Flair Writing Industries Limited has announced its audited standalone and consolidated financial results for the quarter and year ended March 31, 2026, alongside the recommendation of a final dividend of 10% (Rs. 0.50 per equity share). The financial performance shows the following comparative analysis (all figures in Rs. Crores, rounded for consistency):
| Metric | Q4 FY26 (Current) | Q3 FY26 (Prev.) | Change (%) QoQ | Q4 FY25 (Prev. Year) | Change (%) YoY |
|---|---|---|---|---|---|
| Revenue | 321.00 | 329.00 | -2.43% | 265.29 | +21.00% |
| Profit | 32.74 | 42.59 | -23.13% | 29.23 | +12.00% |
Note: The quarterly financial figures have been derived from recent performance reporting.
Flair Writing Industries Limited, incorporated in 2016, is a prominent player in the Indian writing instruments and stationery industry. The company offers a wide range of products, including ball pens, gel pens, fountain pens, and creative stationery items, sold under recognized brands such as “Flair,” “Hauser,” “Pierre Cardin,” and “ZOOX”. It has diversified into the lifestyle segment, manufacturing steel bottles and houseware products. During 2025, the company focused on expanding its creative and steel bottles segments and continued its capital expenditure plan for the new unit at Valsad to enhance manufacturing capabilities. The company also maintained strong distribution networks and received various industry recognitions.

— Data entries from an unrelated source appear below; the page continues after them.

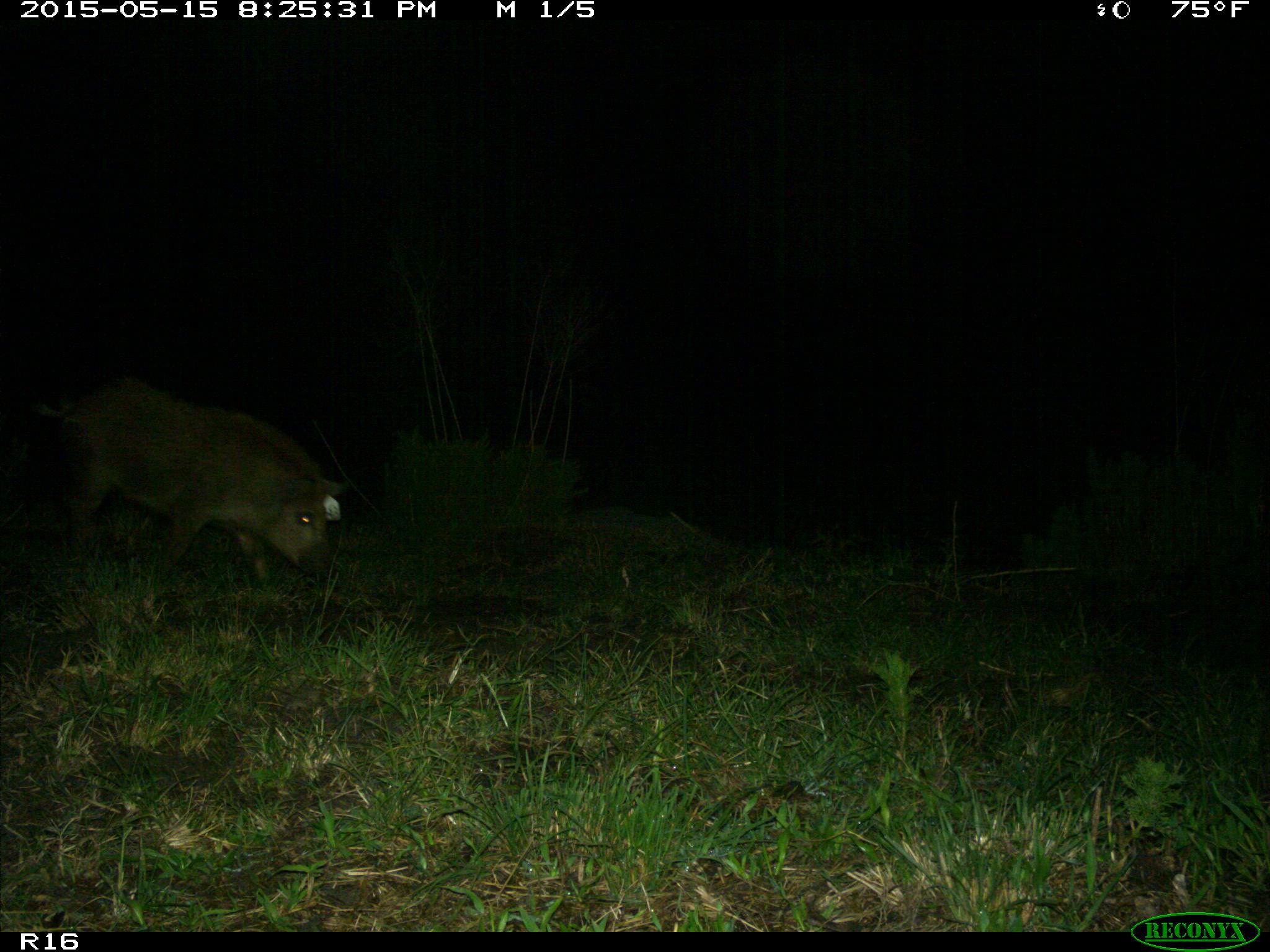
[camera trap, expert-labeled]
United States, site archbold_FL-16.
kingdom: Animalia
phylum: Chordata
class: Mammalia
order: Artiodactyla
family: Suidae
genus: Sus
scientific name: Sus scrofa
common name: wild boar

Flair Writing Industries Limited is known for its strong in-house manufacturing capabilities, which provide a competitive edge in cost management. As of 2025, the company demonstrated steady financial growth, supported by a diversified product portfolio that includes both mass-market and premium categories. The company reported a revenue of Rs. 1,100 Crores for the financial year ending March 31, 2025. Its shareholding pattern includes significant promoter holdings, with domestic institutions also having a stake in the company. While the company has shown consistent profitability, it continues to focus on optimizing working capital and expanding its creative product range to drive future growth.